The survey of 2,000 adults found fewer than half could name the year that Princess Diana died, even though it only happened in 1997.
Less than one third knew the year in which the Berlin Wall fell and just 50 per cent were aware of when man first walked on the moon.
Source: Daily Mail, 2nd October 2013
Our ability to remember dates is one of the first things to go as our brain rots away due to the corrosive effects of the evil Google – something we should have already been well aware of, after all it’s what Education Secretary Michael Gove has been saying for ages, and he has all manner of PR surveys from commercial enterprises to back up his claims.
So who is the commercial enterprise behind this PR survey?
The research, commissioned by Grant’s Whisky, examined the modern Brit’s knowledge of famous historical events and the years in which they took place.
Grant’s Whisky are telling us Google is rotting our brains? Presumably they also think the part of our brain responsible for recognising hypocrisy is also under attack.
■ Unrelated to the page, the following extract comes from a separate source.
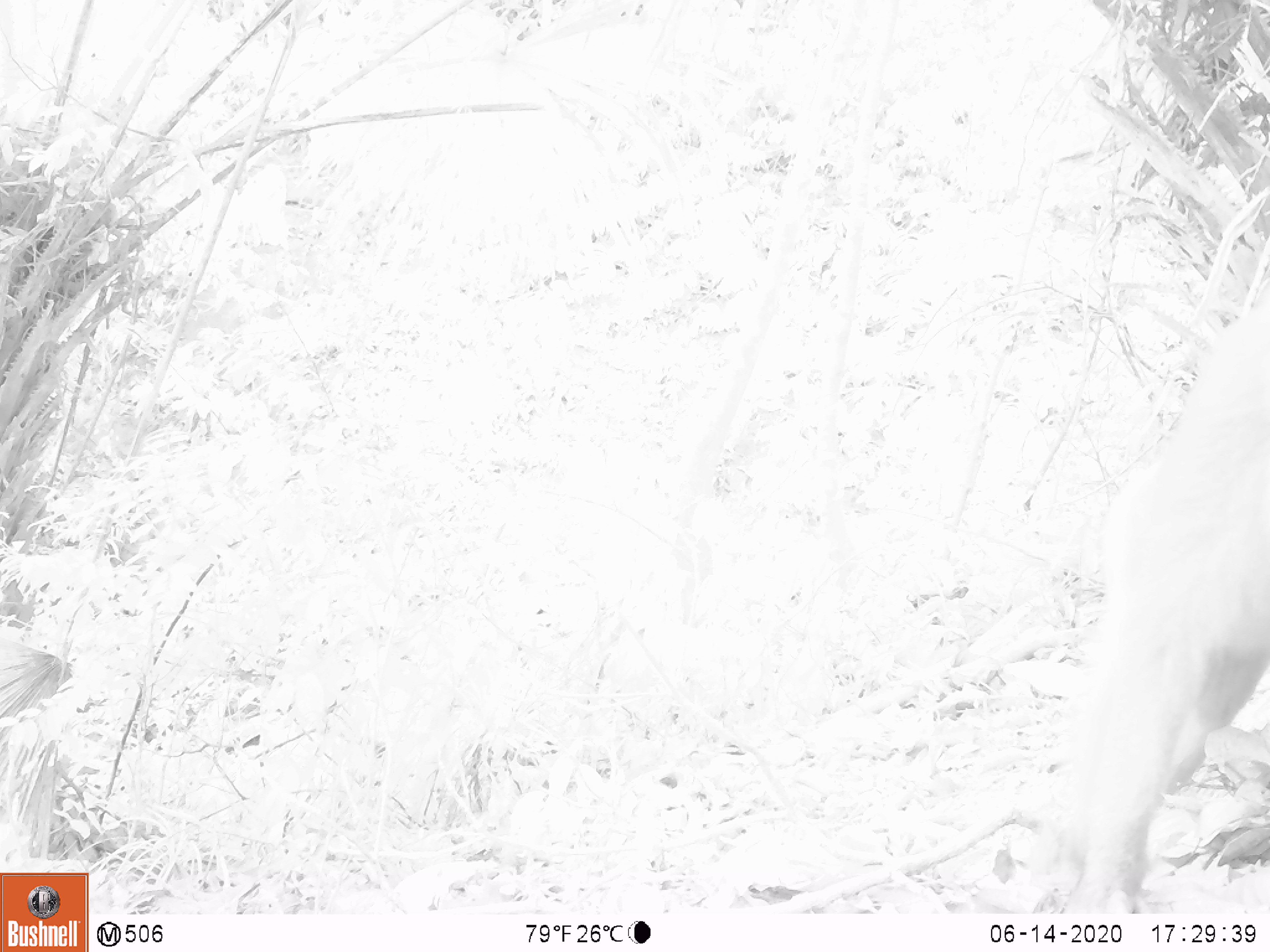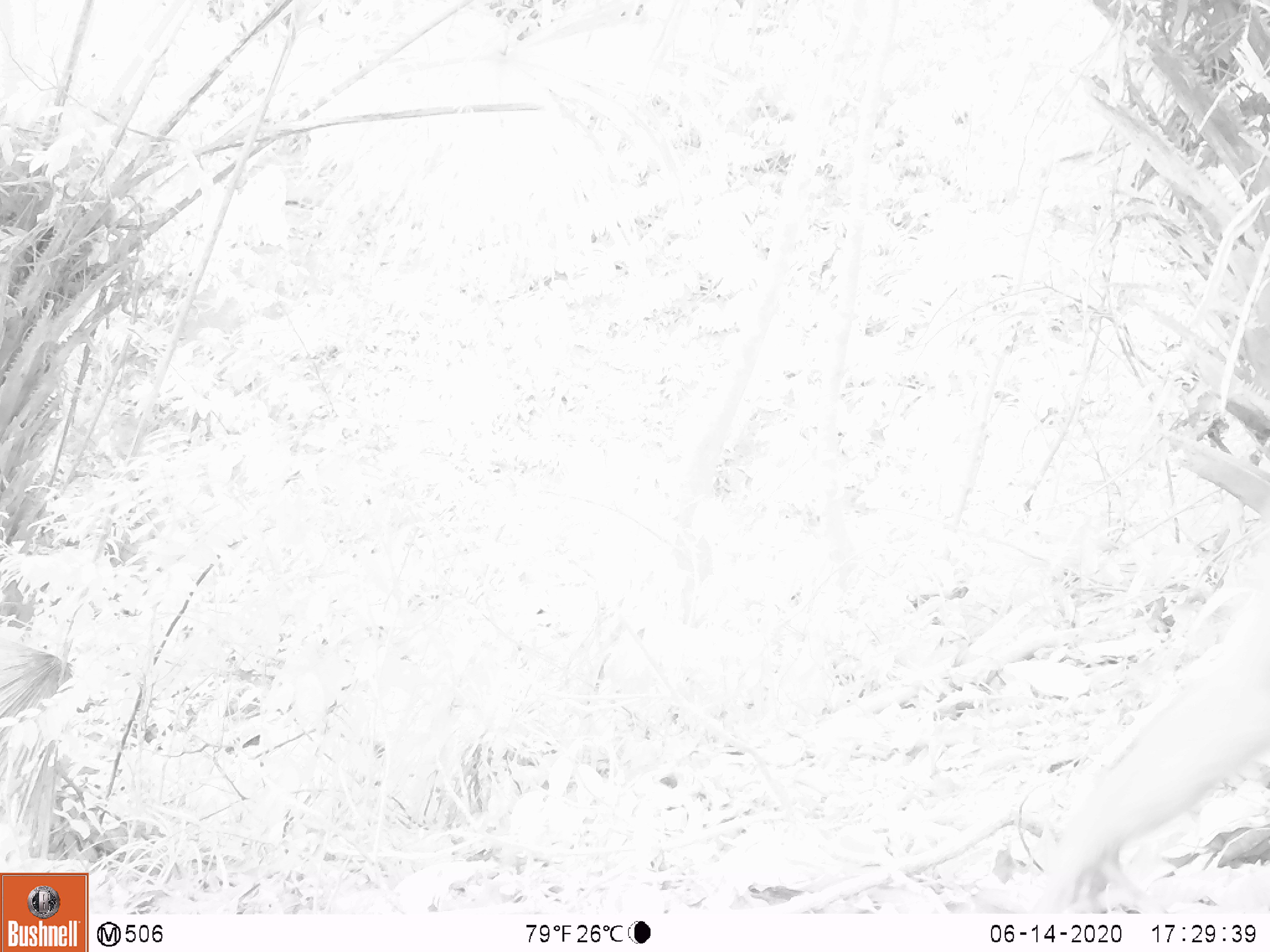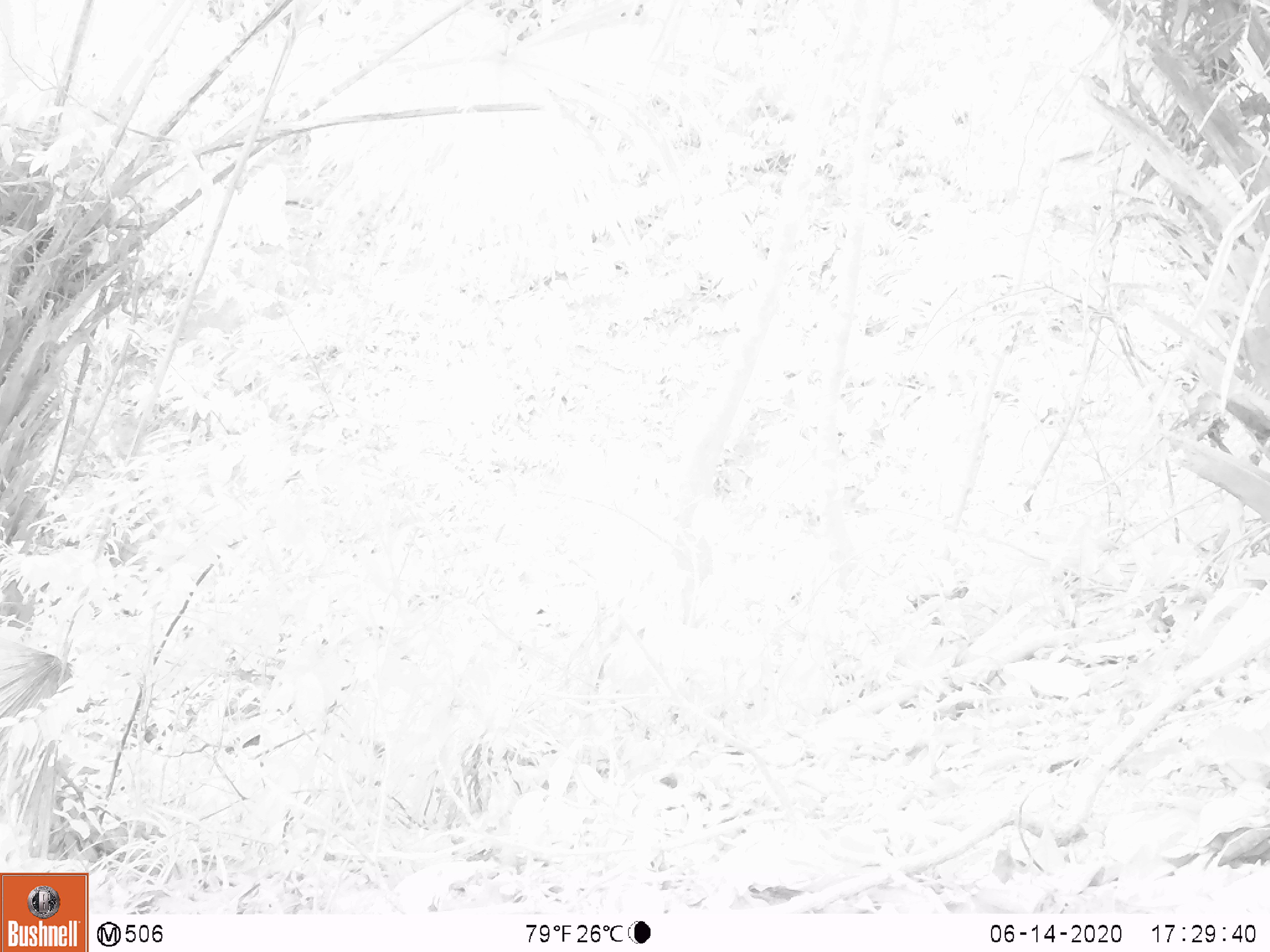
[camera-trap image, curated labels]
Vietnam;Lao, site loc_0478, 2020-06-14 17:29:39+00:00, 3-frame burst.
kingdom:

The study launches Grant’s ‘Read All About It’ campaign which will offer purchasers of every special bottle, a free newspaper front page reprint from any date in history since 1903.
A spokesman for Grant’s Whisky said: ‘Certain dates are impressed upon us a lot at school and tend to stick but clearly the art for remembering dates fades and it seems we are now retaining less.
‘Perhaps the ability to know the exact dates of things isn’t so crucial, but it’s important the human stories behind those events don’t get lost and we never stop appreciating what’s happened before.’
So, when you see Michael Gove using this story to justify changes to the National Curriculum, perhaps you’ll join me in raising a glass to Grant’s Whisky.
UPDATE: For those who are interested, and hadn’t already assumed it to be the case, this ‘research’ was conducted by Bad PR regulars OnePoll, with the Daily Mail using 62% of the original press release.